** Data for this exercise follows **

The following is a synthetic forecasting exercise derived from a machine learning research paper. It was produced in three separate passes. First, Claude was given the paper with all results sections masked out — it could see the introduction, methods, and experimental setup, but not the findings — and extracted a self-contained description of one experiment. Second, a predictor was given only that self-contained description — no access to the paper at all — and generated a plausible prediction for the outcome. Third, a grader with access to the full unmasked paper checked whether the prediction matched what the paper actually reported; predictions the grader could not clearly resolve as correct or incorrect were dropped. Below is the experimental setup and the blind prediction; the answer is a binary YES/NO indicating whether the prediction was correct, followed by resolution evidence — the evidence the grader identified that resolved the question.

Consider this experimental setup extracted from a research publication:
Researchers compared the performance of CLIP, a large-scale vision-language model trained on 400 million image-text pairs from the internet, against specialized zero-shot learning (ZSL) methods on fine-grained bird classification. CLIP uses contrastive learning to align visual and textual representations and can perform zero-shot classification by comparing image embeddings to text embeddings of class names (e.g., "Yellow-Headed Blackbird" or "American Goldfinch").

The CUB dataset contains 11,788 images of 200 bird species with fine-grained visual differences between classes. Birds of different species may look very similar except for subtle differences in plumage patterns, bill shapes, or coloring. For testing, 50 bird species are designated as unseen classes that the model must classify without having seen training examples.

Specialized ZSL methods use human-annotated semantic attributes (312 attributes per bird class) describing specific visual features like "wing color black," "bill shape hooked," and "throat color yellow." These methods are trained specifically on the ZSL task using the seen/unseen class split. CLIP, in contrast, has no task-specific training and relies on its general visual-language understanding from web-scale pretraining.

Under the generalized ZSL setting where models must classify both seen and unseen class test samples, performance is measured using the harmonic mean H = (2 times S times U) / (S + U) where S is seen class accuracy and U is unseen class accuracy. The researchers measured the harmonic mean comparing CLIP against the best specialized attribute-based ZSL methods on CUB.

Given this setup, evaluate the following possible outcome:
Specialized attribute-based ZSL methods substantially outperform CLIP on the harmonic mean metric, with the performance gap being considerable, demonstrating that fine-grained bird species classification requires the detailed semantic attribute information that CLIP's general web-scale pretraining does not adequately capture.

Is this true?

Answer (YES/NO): YES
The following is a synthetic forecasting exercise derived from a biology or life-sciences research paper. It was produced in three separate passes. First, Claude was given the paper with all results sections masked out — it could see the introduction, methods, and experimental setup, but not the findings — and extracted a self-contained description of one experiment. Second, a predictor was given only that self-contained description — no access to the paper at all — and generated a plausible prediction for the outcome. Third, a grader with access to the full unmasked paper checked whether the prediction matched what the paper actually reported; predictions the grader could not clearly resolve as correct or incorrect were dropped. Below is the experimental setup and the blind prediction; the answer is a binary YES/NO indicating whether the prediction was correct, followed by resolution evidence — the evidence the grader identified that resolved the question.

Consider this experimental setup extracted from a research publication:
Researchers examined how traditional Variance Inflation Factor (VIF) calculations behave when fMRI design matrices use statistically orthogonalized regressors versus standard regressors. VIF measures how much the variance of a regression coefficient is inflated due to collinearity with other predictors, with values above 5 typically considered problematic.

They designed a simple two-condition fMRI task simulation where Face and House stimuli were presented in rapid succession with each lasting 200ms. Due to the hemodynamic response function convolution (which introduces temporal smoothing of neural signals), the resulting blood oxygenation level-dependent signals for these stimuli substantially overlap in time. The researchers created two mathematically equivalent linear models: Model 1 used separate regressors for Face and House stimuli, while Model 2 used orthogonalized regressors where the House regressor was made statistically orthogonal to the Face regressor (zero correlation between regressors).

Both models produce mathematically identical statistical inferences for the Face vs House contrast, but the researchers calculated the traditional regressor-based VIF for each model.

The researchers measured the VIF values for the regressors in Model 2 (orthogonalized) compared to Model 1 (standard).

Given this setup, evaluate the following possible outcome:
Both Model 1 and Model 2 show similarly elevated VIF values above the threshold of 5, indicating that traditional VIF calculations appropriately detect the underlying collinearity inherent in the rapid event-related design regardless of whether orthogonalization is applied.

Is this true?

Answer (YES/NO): NO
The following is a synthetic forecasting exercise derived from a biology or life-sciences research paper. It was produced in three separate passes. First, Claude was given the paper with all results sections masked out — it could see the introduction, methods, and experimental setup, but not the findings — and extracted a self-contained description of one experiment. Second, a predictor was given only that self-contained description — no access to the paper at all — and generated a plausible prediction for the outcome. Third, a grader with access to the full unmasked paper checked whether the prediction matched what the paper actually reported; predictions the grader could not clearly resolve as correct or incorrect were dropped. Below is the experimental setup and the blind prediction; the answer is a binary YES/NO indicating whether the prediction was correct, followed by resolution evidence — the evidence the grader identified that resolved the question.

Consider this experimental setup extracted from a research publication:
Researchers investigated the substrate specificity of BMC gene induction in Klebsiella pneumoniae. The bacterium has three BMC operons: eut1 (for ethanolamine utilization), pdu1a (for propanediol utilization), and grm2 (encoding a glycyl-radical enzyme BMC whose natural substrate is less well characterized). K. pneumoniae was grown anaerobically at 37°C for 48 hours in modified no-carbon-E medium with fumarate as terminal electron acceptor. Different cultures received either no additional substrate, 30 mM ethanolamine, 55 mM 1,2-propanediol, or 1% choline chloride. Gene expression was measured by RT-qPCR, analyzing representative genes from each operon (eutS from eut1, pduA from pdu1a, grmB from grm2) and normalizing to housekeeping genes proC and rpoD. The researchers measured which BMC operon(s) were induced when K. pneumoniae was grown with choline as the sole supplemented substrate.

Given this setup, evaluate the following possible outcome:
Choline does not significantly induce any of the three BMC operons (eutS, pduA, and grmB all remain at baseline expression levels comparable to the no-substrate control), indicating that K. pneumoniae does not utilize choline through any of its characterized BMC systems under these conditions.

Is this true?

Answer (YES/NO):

** End of Data for this exercise **

### What to produce
Report how many lines in the data above contain "against", without any other words.

### Finished exercise
2